Penyerahan cendra mata diserahkan oleh Kepala MAN Insan Cendekia Aceh Timur, Shulfan, S.Ag., M.Sc dan Ketua Forum Penulis Kemenag Aceh Timur (FPeKAT) Syarifuddin S. Malem, S.Pd.I., M.Pd.

Dalam kesempatan tersebut ketua Panitia Pelaksana, Najalaili, S.Ag., M.Pd, menjelaskan, pihaknya sangat berbahagia atas suksesnya kegiatan workshop SAGUSABU dan Mengucapkan ribuan terima kasih kepada semua pihak yang telah mendukung kegiatan Workshop ini.

“Atas nama pribadi dan penyelenggara saya mengucapkan terima kasih kepada pemateri, peserta serta pihak-pihak lain yang telah mendukung sehingga workshop ini sukses tanpa hambatan suatu apa pun”, ungkap Naja dengan nada bahagia.

Sementara itu, salah seorang peserta, Nuraini, M.Pd dari MTsN Simpang Ulim pada saat dimintai kesan dan pesan memperlihatkan ketakjubannya kepada pemateri yang telah berhasil mengubah mindset peserta dari ragu-ragu akan kemampuan menulis menjadi optimis bisa menulis.

“Mula-mula kami pesimis, masak sih dalam 2 hari mampu menulis" jelas Nuraini. 

"Namun dengan piawainya pemateri mampu membangun optimisme pada diri semua peserta”, imbuhnya.

Seperti diberitakan sebelumnya, workshop 2 hari tentang Teknik Penulisan Buku telah dibuka oleh Kepala Kantor Kemenag Aceh Timur, Salman, S.Pd., M.Ag pada Sabtu (22/1/2022).

SAGUSABU merupakan singkatan dari Satu Guru Satu Buku, menggambarkan target yang ingin dicapai melalui workshop tersebut. 

Kegiatan yang berlangsung di aula pertemuan MAN Insan Cendekia itu dipandu oleh nara sumber ternama yaitu Wiwik Puspitasari, M.Pd dan Dra.
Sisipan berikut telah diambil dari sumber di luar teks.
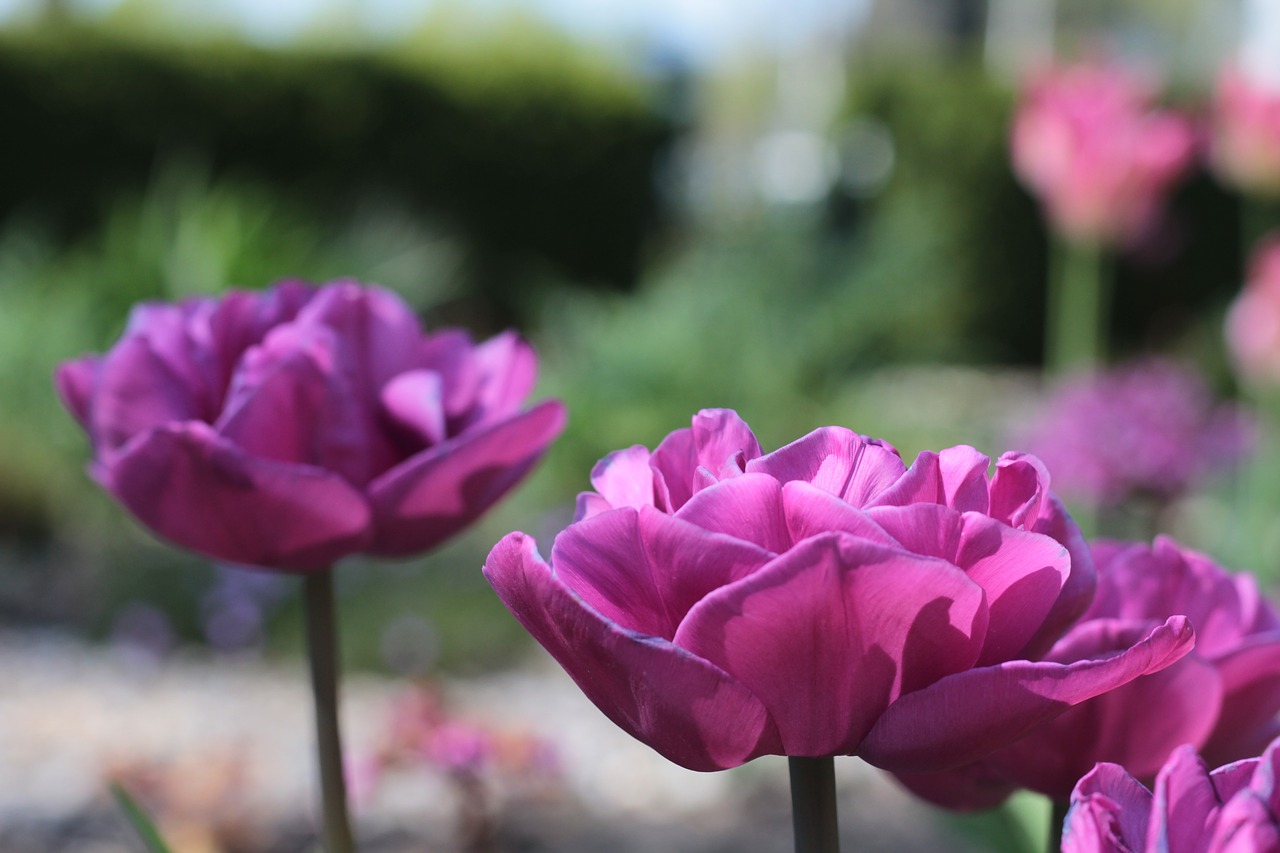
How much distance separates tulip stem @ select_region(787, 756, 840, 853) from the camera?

Nuraeni, M.Pd. Keduanya merupakan Instruktur Nasional MediaGuru.

Untuk diketahui Workshop SAGUSABU diikuti 120 peserta berasal dari berbagai Sekolah di Aceh Timur. Peserta terbanyak berasal dari Musyawarah Guru Mata Pelajaran (MGMP) Madrasah Aliyah.(*)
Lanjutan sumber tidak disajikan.